Given problem. Write out every line of the rows below word for word, leaving out the pictures.

Data supplied.
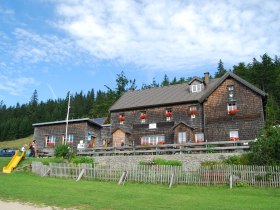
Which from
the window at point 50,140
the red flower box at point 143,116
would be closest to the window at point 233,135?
the red flower box at point 143,116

Solution for this task.
Which from
the window at point 50,140
the red flower box at point 143,116
would be closest to the window at point 233,135?
the red flower box at point 143,116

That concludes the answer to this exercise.